Doing same exact trace with Network Monitor 3.4, wireshark sees everything just fine.
On another note, seeing as NDIS 6.0 or higher supports 802.11 miniport drivers, I doubt Riverbed would like to see something compete with their airpcap product.
Possible, but as indicated here http://stackoverflow.com/questions/17037907/the-compatibility-issue-between-ndis-version-and-windows-version The most interesting part beeing: "...Note also that it has been reported that, whilst NDIS 6 has APIs to support monitor mode, not all Wi-Fi devices have NDIS 6 drivers, not all those that do have NDIS 6 drivers have NDIS 6 drivers that support Native Wi-Fi (and thus do not have NDIS 6 drivers that support monitor mode), and even those that do have NDIS 6 drivers that support Native 802.11 don't necessarily have NDIS 6 drivers free of bugs that make the Native 802.11 stuff work well...."
I'd say there would still be a market for it.
Thank you for the very informative link!
Riverbed don't exert control over what is developed for Wireshark.
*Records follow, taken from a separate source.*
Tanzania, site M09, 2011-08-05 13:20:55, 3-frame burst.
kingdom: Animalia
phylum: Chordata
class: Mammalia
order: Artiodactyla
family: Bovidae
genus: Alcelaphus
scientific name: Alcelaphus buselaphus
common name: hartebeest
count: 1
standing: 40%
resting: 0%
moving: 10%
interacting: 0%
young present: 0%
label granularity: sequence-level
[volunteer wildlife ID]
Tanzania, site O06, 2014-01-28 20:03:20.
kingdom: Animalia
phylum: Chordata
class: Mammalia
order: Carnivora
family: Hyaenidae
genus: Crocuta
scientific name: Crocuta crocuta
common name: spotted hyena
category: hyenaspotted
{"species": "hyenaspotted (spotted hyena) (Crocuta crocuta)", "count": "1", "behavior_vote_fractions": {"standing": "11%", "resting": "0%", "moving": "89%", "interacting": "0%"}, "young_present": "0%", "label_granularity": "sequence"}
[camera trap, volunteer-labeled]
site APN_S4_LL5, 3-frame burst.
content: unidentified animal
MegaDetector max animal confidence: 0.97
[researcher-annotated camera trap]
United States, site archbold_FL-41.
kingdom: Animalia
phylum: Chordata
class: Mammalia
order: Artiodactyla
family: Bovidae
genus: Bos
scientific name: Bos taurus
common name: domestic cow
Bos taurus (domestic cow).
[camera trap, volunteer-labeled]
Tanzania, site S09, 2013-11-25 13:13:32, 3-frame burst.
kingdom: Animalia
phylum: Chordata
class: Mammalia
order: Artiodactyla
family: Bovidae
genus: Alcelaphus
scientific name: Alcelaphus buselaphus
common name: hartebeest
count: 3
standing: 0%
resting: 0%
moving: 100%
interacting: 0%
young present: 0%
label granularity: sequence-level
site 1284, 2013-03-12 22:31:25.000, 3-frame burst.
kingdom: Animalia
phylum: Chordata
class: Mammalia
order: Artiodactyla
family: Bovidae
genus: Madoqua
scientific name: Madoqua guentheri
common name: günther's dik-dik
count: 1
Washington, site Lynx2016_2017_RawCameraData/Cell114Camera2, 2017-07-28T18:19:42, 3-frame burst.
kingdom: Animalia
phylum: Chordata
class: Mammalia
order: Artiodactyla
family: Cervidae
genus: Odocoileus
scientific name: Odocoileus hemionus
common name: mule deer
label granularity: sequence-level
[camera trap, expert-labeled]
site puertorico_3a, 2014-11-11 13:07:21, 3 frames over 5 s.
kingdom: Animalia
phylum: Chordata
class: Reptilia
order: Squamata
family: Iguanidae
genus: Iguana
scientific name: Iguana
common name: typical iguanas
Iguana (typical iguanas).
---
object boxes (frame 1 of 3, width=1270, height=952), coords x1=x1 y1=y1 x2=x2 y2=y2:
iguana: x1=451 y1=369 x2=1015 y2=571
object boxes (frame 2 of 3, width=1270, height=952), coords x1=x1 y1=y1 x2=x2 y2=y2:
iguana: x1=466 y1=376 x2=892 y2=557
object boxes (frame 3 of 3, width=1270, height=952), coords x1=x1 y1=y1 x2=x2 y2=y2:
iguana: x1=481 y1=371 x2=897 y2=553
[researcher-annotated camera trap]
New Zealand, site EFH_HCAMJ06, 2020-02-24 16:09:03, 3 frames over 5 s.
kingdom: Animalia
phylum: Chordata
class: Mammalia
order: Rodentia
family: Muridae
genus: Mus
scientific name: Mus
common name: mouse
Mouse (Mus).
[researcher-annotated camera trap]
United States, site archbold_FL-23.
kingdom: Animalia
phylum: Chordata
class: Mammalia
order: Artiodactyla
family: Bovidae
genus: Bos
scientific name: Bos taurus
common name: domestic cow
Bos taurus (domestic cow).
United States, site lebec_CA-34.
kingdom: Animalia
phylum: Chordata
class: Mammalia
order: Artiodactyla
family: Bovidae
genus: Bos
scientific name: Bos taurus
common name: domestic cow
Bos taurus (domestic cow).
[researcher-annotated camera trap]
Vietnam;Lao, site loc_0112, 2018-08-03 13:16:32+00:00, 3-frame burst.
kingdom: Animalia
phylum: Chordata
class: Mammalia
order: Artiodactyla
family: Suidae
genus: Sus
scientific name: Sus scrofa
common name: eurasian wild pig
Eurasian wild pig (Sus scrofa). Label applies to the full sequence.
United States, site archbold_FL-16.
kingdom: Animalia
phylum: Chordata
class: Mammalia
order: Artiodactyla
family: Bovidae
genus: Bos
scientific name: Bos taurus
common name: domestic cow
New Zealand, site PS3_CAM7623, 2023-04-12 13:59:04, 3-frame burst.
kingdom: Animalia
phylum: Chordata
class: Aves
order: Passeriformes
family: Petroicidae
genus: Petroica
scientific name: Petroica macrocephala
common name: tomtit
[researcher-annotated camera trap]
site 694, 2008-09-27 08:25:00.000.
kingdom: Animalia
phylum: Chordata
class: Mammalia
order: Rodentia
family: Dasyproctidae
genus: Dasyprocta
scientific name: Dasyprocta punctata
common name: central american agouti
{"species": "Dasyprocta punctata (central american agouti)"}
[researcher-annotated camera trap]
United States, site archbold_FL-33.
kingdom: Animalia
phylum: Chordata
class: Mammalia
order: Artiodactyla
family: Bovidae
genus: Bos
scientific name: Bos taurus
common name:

That depends on the core developers under the guidance of Gerald.
Riverbed are very helpful supporters of the project though.
Ca you share the original message analyzer file and the converted cap? MS may have come up with new format tweaks.
Does this mean its the end for Wireshark on Windows? (If pcap is no longer i development)
No. It seems the current version of WinPCap does work on some builds of Win 10 preview, I suspect it may also work on the RTM.
Apart from that, work is in hand to develop a new version of WinPCap using NDIS 6.0 that will also work on Win 10.